***** Dataset records *****

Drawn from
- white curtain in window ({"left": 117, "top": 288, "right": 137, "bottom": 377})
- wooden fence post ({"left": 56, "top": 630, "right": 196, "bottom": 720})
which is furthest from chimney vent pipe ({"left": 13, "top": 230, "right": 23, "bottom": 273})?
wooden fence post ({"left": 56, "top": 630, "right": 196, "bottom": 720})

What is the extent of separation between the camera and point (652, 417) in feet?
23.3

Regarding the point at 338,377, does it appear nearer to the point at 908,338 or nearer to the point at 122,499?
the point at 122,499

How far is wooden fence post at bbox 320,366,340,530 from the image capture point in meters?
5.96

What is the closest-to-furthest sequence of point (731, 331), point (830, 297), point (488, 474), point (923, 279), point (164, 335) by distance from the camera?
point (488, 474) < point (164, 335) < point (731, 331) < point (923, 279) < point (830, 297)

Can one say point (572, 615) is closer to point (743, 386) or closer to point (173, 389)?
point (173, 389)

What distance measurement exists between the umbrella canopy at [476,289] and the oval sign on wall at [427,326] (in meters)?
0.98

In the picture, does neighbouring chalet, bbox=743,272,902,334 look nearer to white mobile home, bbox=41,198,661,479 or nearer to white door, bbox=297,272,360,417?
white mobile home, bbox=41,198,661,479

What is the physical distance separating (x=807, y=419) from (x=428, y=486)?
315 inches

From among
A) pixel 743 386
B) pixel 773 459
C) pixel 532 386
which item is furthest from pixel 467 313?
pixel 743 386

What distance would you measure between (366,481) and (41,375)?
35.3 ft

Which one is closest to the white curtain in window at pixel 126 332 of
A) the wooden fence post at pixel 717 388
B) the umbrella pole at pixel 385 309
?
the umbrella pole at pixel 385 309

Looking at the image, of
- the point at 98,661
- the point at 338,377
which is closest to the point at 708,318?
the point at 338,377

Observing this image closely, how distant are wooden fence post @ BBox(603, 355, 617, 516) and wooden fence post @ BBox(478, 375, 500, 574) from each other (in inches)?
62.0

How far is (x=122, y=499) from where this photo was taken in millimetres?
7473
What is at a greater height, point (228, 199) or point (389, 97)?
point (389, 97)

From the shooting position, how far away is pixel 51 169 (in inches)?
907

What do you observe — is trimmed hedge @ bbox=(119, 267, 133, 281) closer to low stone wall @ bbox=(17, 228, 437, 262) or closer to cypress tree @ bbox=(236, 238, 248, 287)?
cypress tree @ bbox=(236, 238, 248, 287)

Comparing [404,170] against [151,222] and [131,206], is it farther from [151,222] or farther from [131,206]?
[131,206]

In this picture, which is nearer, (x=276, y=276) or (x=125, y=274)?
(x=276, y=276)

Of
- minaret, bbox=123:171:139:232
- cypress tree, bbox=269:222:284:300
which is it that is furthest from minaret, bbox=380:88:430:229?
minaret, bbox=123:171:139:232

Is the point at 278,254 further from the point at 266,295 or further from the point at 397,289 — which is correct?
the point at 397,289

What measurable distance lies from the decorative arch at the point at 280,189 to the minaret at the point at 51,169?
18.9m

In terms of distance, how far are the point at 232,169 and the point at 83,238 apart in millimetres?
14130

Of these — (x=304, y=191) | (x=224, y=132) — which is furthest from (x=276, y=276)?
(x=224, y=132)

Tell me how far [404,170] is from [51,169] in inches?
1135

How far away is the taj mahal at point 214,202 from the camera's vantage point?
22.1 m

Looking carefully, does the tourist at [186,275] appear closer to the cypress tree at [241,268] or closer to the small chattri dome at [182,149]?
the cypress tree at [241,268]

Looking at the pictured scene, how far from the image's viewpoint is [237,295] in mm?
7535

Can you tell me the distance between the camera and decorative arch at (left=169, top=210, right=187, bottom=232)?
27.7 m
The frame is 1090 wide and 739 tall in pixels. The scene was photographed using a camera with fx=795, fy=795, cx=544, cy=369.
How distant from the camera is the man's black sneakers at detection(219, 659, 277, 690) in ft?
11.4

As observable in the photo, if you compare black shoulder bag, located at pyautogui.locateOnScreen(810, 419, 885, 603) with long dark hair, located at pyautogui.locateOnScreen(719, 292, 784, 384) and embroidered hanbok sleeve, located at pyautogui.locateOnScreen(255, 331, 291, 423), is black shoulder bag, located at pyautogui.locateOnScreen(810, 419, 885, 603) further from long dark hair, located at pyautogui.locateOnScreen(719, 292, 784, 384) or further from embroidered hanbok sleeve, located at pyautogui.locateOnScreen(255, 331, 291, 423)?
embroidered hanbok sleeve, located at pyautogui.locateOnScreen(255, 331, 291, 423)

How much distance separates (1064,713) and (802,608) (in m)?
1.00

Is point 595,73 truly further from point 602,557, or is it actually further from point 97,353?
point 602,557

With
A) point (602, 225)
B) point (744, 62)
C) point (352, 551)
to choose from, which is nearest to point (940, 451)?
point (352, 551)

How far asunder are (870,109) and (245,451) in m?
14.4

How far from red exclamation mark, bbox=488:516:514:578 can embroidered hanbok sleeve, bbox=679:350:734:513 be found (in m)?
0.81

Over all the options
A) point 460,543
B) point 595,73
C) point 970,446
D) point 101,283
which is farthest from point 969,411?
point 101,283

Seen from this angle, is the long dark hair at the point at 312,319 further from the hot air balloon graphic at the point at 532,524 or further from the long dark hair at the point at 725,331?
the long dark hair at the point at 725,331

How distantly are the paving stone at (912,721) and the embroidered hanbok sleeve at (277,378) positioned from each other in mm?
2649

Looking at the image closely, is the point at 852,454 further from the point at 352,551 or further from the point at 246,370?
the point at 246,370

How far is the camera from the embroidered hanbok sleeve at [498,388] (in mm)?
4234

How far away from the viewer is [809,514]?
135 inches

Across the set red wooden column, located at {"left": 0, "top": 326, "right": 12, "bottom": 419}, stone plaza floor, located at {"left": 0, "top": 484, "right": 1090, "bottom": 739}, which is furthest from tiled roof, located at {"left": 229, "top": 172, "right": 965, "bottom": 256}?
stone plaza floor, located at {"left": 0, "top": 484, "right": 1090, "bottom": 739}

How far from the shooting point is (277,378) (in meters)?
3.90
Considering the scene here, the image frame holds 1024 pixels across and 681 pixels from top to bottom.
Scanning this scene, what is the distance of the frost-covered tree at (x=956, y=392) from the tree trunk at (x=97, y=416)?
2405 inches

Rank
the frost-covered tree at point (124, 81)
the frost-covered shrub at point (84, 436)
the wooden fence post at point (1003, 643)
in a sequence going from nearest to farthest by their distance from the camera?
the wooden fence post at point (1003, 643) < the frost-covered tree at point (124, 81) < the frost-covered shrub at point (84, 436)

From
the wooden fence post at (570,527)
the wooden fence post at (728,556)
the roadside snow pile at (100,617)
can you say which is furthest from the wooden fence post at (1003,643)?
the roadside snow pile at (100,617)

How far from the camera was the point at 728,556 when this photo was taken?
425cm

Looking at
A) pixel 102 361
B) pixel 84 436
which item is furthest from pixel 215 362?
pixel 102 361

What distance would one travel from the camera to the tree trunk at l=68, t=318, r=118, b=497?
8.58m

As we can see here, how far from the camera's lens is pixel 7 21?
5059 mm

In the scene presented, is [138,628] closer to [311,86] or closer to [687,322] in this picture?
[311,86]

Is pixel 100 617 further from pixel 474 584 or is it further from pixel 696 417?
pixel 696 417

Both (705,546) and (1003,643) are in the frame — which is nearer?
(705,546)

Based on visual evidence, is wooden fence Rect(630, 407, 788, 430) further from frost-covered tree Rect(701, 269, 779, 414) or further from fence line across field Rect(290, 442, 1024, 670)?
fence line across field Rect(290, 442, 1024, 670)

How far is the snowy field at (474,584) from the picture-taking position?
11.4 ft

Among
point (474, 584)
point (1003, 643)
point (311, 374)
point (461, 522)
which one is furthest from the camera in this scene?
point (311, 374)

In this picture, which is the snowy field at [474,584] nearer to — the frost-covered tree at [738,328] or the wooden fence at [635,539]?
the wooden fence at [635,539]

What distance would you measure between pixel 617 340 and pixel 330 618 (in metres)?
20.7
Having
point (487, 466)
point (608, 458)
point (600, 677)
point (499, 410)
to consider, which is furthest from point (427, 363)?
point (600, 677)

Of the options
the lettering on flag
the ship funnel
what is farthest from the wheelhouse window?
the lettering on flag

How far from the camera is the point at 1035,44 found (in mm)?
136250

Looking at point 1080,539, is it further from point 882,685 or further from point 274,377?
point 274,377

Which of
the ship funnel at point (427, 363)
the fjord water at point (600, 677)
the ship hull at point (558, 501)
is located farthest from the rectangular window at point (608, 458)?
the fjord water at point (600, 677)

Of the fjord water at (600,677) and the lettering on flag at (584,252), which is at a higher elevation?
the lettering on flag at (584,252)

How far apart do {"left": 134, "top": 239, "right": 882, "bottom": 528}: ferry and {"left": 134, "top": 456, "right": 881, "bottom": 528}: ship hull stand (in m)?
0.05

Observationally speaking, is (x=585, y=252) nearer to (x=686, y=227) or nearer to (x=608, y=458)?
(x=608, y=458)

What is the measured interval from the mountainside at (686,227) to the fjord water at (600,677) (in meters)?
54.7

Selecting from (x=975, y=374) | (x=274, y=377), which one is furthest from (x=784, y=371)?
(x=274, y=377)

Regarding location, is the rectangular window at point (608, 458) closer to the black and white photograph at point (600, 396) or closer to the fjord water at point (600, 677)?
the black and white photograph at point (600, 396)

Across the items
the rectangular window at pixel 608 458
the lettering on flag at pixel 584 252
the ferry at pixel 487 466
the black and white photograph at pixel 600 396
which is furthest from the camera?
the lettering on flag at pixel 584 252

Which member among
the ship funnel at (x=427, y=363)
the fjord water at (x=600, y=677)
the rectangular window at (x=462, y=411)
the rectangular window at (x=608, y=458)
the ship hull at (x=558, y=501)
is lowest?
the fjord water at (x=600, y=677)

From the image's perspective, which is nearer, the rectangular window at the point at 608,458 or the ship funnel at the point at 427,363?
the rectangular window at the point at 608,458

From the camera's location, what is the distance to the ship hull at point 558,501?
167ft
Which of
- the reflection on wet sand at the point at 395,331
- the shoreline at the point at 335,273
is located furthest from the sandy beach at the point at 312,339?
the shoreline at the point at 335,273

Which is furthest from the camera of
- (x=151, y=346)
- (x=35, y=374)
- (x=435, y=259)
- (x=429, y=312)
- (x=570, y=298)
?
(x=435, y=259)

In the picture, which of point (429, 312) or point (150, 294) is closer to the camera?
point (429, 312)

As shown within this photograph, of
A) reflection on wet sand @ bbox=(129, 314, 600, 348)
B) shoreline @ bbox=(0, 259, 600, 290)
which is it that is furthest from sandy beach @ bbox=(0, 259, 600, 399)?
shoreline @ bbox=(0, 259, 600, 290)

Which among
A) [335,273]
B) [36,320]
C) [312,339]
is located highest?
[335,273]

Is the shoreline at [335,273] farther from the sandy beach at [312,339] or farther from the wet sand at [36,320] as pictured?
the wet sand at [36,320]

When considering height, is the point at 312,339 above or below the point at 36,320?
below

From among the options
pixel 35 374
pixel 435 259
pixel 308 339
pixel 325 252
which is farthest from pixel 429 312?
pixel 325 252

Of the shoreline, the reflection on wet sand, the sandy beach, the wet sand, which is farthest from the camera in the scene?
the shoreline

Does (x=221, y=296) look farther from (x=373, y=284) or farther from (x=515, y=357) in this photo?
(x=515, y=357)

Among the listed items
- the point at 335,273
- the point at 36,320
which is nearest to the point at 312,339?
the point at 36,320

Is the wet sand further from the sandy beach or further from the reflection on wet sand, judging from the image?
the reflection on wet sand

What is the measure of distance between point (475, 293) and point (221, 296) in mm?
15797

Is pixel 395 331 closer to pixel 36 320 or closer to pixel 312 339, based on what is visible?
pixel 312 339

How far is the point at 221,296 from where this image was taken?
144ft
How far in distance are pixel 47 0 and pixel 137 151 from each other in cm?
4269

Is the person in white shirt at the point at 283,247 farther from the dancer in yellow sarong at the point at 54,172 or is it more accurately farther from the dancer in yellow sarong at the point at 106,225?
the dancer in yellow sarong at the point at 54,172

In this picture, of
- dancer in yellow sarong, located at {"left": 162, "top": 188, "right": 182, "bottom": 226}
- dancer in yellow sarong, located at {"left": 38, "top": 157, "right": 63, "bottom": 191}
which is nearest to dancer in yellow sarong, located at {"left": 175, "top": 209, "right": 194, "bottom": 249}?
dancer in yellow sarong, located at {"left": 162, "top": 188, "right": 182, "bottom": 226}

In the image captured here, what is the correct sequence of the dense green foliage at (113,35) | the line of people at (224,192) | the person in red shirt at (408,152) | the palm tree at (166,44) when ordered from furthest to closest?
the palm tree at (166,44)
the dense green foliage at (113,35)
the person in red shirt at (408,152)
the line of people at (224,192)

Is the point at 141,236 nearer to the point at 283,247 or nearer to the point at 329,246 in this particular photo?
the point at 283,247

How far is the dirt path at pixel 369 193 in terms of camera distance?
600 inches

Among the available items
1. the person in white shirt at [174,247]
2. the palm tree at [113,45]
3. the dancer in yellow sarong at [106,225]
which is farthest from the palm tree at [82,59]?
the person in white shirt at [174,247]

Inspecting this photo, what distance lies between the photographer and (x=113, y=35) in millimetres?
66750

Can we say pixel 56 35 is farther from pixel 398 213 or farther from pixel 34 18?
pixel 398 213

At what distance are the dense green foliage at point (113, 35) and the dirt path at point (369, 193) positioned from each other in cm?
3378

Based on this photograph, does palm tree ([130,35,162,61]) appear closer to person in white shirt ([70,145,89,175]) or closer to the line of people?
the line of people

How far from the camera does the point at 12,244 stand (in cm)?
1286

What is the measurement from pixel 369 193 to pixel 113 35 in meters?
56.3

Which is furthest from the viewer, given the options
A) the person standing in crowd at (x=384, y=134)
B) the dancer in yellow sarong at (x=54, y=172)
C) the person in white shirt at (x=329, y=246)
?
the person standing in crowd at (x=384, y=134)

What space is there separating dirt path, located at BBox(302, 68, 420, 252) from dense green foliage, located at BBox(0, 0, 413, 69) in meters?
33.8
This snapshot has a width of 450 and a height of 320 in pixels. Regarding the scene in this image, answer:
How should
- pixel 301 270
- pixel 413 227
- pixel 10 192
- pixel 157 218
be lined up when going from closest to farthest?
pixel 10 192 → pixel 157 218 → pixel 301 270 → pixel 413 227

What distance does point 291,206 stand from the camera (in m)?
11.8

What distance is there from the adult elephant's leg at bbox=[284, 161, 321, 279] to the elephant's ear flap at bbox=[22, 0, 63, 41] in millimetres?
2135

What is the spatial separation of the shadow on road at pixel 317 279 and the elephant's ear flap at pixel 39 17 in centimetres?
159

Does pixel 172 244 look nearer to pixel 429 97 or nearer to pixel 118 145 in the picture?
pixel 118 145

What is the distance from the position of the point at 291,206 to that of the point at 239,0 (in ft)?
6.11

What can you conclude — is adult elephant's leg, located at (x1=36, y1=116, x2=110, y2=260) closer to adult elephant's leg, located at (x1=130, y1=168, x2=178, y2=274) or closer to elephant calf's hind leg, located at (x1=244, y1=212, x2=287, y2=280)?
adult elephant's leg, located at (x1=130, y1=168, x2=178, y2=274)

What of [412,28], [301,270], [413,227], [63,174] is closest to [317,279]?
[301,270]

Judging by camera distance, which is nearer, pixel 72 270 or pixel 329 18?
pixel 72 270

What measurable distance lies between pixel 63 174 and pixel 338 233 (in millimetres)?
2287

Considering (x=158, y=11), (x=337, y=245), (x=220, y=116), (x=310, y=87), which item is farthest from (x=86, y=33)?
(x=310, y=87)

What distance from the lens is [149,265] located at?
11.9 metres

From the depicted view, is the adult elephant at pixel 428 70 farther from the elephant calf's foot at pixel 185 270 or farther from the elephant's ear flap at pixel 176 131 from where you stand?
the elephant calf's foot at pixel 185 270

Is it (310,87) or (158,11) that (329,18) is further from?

*****

» Aim of the exercise
Reproduce verbatim the stretch of the records from their start through the line containing "- wooden fence".

» Solution
Drawn from
- white curtain in window ({"left": 117, "top": 288, "right": 137, "bottom": 377})
- wooden fence post ({"left": 56, "top": 630, "right": 196, "bottom": 720})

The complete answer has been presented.